Correlation Between Philip Morris and Hormel Foods
Can any of the company-specific risk be diversified away by investing in both Philip Morris and Hormel Foods at the same time? Although using a correlation coefficient on its own may not help to predict future stock returns, this module helps to understand the diversifiable risk of combining Philip Morris and Hormel Foods into the same portfolio, which is an essential part of the fundamental portfolio management process.

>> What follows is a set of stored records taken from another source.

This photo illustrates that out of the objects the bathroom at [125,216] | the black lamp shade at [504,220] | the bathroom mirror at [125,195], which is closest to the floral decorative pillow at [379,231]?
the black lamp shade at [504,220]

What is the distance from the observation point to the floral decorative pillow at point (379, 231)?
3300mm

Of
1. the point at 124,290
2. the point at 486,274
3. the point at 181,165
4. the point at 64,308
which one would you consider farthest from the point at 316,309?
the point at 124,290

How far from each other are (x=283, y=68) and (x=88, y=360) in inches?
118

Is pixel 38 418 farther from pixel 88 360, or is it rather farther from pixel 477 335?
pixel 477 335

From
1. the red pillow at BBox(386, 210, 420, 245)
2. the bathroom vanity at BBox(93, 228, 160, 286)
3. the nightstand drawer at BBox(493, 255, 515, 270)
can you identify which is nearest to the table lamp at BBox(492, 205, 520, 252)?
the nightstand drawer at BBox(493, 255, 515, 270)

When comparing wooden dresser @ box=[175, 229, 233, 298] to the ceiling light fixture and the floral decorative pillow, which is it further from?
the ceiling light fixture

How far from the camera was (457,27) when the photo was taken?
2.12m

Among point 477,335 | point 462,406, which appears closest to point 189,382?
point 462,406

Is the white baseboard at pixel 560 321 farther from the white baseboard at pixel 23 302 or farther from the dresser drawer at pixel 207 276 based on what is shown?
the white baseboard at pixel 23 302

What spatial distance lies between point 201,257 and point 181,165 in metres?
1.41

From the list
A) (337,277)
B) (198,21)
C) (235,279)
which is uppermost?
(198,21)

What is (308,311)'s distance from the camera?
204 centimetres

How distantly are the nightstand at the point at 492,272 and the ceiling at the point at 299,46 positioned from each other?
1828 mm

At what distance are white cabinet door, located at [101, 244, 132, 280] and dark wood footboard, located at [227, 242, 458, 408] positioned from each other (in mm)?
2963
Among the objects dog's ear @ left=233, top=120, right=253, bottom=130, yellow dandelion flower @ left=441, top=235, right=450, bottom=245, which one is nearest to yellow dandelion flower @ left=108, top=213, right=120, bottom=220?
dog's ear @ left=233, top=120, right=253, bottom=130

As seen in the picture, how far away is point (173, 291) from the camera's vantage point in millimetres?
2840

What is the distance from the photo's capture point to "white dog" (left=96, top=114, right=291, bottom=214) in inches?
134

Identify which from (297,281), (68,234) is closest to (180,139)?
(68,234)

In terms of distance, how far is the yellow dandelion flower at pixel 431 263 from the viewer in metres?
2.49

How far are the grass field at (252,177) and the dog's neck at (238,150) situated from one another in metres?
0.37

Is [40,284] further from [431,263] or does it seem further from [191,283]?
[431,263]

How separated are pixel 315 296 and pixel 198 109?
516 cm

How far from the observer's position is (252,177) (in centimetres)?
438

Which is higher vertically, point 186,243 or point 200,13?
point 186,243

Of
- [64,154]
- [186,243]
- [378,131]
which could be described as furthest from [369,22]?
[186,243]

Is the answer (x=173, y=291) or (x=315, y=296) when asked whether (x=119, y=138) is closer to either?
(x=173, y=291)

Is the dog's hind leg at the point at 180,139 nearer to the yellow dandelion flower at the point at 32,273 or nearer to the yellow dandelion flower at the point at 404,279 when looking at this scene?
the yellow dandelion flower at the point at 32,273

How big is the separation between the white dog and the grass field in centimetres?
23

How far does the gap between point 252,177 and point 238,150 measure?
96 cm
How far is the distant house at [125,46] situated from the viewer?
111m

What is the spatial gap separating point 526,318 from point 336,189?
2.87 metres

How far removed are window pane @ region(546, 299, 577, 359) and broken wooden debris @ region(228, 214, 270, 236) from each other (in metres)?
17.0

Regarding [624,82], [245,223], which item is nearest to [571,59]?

By analyzing existing cross correlation between Philip Morris International and Hormel Foods, you can compare the effects of market volatilities on Philip Morris and Hormel Foods and check how they will diversify away market risk if combined in the same portfolio for a given time horizon. You can also utilize pair trading strategies of matching a long position in Philip Morris with a short position of Hormel Foods. Check out your portfolio center. Please also check ongoing floating volatility patterns of Philip Morris and Hormel Foods.
Diversification Opportunities for Philip Morris and Hormel Foods
-0.69 | Correlation Coefficient |
Excellent diversification
The 3 months correlation between Philip and Hormel is -0.69. Overlapping area represents the amount of risk that can be diversified away by holding Philip Morris International and Hormel Foods in the same portfolio, assuming nothing else is changed. The correlation between historical prices or returns on Hormel Foods and Philip Morris is a relative statistical measure of the degree to which these equity instruments tend to move together. The correlation coefficient measures the extent to which returns on Philip Morris International are associated (or correlated) with Hormel Foods. Values of the correlation coefficient range from -1 to +1, where. The correlation of zero (0) is possible when the price movement of Hormel Foods has no effect on the direction of Philip Morris i.e., Philip Morris and Hormel Foods go up and down completely randomly.
Pair Corralation between Philip Morris and Hormel Foods
Allowing for the 90-day total investment horizon Philip Morris International is expected to generate 1.21 times more return on investment than Hormel Foods. However, Philip Morris is 1.21 times more volatile than Hormel Foods. It trades about 0.25 of its potential returns per unit of risk. Hormel Foods is currently generating about -0.01 per unit of risk. If you would invest 11,896 in Philip Morris International on December 28, 2024 and sell it today you would earn a total of 3,605 from holding Philip Morris International or generate 30.3% return on investment over 90 days.
Time Period | 3 Months [change] |
Direction | Moves Against |
Strength | Weak |
Accuracy | 100.0% |
Values | Daily Returns |
Philip Morris International vs. Hormel Foods
Performance |
Timeline |
Philip Morris Intern |
Hormel Foods |
Philip Morris and Hormel Foods Volatility Contrast
Predicted Return Density |
Returns |
Pair Trading with Philip Morris and Hormel Foods
The main advantage of trading using opposite Philip Morris and Hormel Foods positions is that it hedges away some unsystematic risk. Because of two separate transactions, even if Philip Morris position performs unexpectedly, Hormel Foods can make up some of the losses. Pair trading also minimizes risk from directional movements in the market. For example, if an entire industry or sector drops because of unexpected headlines, the short position in Hormel Foods will offset losses from the drop in Hormel Foods' long position.Philip Morris vs. British American Tobacco | Philip Morris vs. Universal | Philip Morris vs. Imperial Brands PLC | Philip Morris vs. Altria Group |
Hormel Foods vs. Campbell Soup | Hormel Foods vs. General Mills | Hormel Foods vs. Kellanova | Hormel Foods vs. Lamb Weston Holdings |
Check out your portfolio center.Note that this page's information should be used as a complementary analysis to find the right mix of equity instruments to add to your existing portfolios or create a brand new portfolio. You can also try the Risk-Return Analysis module to view associations between returns expected from investment and the risk you assume.